My crawler, indexer, and querier each consist of just one .c file. They share some common code, which I keep in the common directory:

pagedir - a suite of functions to help the crawler write pages to the pageDirectory and help the indexer read them back in
index - a suite of functions that implement the “index” data structure; this module includes functions to write an index to a file (used by indexer) and read an index from a file (used by querier).
word - a function NormalizeWord used by both the indexer and the querier.

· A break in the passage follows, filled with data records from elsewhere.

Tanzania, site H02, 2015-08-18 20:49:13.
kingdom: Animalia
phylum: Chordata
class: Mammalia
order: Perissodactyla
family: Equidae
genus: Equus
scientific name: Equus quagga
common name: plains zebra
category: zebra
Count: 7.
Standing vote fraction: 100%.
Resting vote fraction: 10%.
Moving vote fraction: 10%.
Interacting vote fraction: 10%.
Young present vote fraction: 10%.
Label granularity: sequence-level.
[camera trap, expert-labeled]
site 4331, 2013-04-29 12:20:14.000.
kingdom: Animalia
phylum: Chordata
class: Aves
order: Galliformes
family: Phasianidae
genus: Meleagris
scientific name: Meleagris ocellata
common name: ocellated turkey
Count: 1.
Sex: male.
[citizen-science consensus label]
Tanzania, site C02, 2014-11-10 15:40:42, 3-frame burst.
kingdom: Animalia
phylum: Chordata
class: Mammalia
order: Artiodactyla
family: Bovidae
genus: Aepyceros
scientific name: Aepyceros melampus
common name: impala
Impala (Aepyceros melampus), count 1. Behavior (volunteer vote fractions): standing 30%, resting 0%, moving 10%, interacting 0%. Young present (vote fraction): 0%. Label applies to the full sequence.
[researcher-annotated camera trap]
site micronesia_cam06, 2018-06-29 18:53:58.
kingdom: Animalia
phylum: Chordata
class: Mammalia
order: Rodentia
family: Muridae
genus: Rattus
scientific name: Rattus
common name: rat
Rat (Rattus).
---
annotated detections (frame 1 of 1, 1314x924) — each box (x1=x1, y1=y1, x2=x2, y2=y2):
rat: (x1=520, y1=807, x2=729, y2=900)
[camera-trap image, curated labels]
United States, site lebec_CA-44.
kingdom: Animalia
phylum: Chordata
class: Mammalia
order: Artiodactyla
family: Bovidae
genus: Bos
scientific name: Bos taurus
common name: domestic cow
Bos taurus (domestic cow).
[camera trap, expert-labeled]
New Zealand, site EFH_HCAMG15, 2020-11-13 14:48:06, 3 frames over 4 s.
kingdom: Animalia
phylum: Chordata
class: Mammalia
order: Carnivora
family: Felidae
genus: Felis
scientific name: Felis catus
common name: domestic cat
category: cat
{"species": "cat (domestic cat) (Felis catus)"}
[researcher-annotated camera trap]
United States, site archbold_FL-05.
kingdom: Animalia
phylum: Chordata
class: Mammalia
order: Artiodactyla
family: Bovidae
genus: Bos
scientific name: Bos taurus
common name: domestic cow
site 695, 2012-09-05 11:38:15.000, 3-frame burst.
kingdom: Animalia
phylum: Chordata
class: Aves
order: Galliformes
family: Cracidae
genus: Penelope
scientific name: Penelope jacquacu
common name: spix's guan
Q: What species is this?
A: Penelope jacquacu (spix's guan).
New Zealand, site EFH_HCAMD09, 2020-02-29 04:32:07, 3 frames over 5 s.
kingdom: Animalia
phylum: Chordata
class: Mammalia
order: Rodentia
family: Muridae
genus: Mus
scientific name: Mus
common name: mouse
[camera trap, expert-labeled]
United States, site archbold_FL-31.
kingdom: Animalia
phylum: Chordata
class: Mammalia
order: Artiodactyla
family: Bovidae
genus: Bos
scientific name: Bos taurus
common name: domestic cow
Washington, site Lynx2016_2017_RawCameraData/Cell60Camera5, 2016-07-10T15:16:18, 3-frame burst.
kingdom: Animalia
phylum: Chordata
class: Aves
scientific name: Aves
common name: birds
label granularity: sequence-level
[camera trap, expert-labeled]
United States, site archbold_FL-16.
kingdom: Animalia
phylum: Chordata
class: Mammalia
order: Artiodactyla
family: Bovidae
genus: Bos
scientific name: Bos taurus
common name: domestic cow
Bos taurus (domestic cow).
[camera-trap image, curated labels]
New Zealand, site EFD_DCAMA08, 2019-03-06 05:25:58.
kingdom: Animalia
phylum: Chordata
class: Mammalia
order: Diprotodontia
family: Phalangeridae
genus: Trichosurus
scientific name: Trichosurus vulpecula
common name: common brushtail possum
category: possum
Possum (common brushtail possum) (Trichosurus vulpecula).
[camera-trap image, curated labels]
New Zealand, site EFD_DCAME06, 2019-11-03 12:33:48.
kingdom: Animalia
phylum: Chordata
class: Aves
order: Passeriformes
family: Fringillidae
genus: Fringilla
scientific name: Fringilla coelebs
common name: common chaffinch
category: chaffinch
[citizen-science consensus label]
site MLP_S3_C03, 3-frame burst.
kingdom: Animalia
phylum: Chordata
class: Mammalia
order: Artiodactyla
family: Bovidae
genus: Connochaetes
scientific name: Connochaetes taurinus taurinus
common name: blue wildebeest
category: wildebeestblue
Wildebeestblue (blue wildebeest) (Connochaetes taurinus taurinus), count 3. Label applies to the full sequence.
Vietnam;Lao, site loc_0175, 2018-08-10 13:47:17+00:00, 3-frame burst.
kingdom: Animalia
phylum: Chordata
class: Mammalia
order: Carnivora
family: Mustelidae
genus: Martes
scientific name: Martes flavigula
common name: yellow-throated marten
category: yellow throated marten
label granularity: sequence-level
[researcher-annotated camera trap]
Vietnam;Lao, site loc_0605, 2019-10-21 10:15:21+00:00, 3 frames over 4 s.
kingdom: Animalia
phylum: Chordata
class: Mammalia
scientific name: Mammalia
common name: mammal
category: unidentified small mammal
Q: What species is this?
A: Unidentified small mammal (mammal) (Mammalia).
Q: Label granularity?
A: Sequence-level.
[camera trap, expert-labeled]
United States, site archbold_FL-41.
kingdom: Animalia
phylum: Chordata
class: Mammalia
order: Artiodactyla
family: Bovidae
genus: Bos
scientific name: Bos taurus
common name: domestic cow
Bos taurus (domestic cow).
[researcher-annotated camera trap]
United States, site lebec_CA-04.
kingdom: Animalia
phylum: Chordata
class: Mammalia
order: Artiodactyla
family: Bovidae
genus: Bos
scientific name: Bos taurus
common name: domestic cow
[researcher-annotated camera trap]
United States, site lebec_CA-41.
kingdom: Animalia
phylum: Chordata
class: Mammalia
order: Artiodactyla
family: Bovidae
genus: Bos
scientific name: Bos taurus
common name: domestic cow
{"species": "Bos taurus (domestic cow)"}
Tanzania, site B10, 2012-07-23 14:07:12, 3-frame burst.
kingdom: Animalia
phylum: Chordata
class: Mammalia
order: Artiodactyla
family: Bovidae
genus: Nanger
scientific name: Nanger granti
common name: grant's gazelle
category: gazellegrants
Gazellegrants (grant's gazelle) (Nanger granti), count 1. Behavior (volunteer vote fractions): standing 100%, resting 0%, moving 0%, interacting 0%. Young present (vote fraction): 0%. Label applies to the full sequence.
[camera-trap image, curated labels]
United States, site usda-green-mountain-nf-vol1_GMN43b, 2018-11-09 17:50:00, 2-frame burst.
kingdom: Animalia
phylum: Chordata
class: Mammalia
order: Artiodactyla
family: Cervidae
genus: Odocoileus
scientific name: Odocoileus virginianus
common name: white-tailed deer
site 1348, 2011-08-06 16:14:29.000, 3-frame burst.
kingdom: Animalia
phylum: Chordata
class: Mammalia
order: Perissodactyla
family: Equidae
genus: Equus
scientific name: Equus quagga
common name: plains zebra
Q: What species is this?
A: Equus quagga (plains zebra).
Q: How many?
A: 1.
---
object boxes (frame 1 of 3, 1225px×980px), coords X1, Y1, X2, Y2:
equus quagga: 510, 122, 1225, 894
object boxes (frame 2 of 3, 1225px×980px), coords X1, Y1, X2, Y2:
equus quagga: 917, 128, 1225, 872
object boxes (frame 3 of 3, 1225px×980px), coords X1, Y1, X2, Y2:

Each of the program directories (crawler, indexer, querier) include a few files related to testing, as well.

You’ll recognize the Lab3 data structures - they’re all in the libcs50 library. Note the flatter organization - there’s not a separate subdirectory (with Makefile or test code) for each data structure.

Activity

In the activity today, we aim to familiarize the usage of the webpage module. We will use it to fetch the web page of a URL and save it to an external file.